The artist with his two "models". Wilhelm Trübner (1851–1917), Studio Interior, 1888

Oil on canvas, 104 x 88 cm, Museen der Stadt Nürnberg, Gemälde- und Skulpturensammlung
Germanisches Nationalmuseum, Nürnberg, photo: Jürgen Musolf


By the 1880, mannequin-making was at its peak, contributing almost 25 million francs to the French economy a year. As well as being the dutiful silent partners for mannequins, these figures were seen in dioramas, wax-work displays, shop windows and as dolls. These were expensive and luxury items. One of the most popular dolls was the "Parisienne", a figure shaped like a mature woman, complete with a desirable wardrobe and accessories. She fell from favour to be replaced by the more familiar - but at that time, no less expensive - "Bébé". At the same time, painters began to become more playful with their mannequins, playing up the tensions between the object and their real-life models.

The scale and the sophistication of the mannequin industry had implications on the fashion industry too. Stockman - still one of the 'the' names for mannequins - created a range of mannequins, each in a slightly different size. Producing a standardised range of figures helped pave the way for ready-made clothing.


Jean-Eugène-Auguste Atget (1857–1927), Coiffeur, Palais Royal, 1926–7
© Victoria and Albert Museum, London


What hadn't really occurred to me before visiting Silent Partners - and probably my only criticism of the exhibition - is how, in the 1920s and the 1930s, public interest in both mannequins-the-objects and mannequins-the-women were concurrently at a peak.
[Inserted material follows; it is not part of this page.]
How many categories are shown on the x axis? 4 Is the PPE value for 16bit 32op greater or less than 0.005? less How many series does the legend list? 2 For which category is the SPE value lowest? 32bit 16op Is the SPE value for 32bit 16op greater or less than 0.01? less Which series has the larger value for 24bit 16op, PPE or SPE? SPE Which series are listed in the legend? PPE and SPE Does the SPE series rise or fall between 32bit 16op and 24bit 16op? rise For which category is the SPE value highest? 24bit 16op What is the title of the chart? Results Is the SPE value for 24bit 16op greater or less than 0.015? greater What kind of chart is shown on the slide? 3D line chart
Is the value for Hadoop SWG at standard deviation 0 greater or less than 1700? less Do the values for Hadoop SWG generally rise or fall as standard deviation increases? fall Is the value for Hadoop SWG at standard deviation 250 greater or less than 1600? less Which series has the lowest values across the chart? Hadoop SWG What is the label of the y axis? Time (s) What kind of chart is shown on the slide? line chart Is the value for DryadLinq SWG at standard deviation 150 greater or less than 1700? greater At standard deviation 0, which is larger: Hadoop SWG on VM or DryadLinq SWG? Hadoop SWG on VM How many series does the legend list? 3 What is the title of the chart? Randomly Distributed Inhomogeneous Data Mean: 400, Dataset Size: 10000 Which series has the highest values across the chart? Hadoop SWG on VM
Mannequins-the-objects populated department store displays at the same time as being exploited by Surrealists for their ability to conjure up a sense of the uncanny.The artist Hans Richter described them as the "embodiment of urban modernity". At the same time, mannequins the women were regularly engaged in fashion parades in these same department stores: sometimes walking two, three times daily. Like their object counterparts they were dressed in the latest fashions, and like their object counterparts, they did not speak (think of the couturier Paul Poiret's commandment "do not talk to the models, they do not exist"). They were every bit a symbol of urban modernity.

Erwin Blumenfeld, American Vogue, 1 November 1945, via

The interchange between the two was carried over to fashion photography too, especially through the work of the Surrealist. Man Ray was employed by Vogue and other magazines to photograph clothes on Siégel mannequins, while a picture in the exhibition by Umbo, titled "Träumende", or "The Dreamers", is reminiscent of a fashion photograph by Erwin Blumenfeld. Fashion still continues to be inspired by this theme, as the installations created by Tim Walker and placed around the museum demonstrate. (The uncanny nature of the mannequin can also still shock, as I remembered as I walked around the final corner of the exhibition to be confronted by some Chapman Brothers creations.)

Silent Partners was a riveting show, which drew together so many different threads of art and cultural history. And, although Silent Partners was definitely an 'art' exhibition, compared to the last 'fashion' exhibition I went to - the disappointing Women, Fashion, Power at London's Design Museum - it definitely taught me something new about fashion history as well. How disappointing that so many fashion exhibitions aren't allowed to step up to equal such challenging, but ultimately satisfying, standards.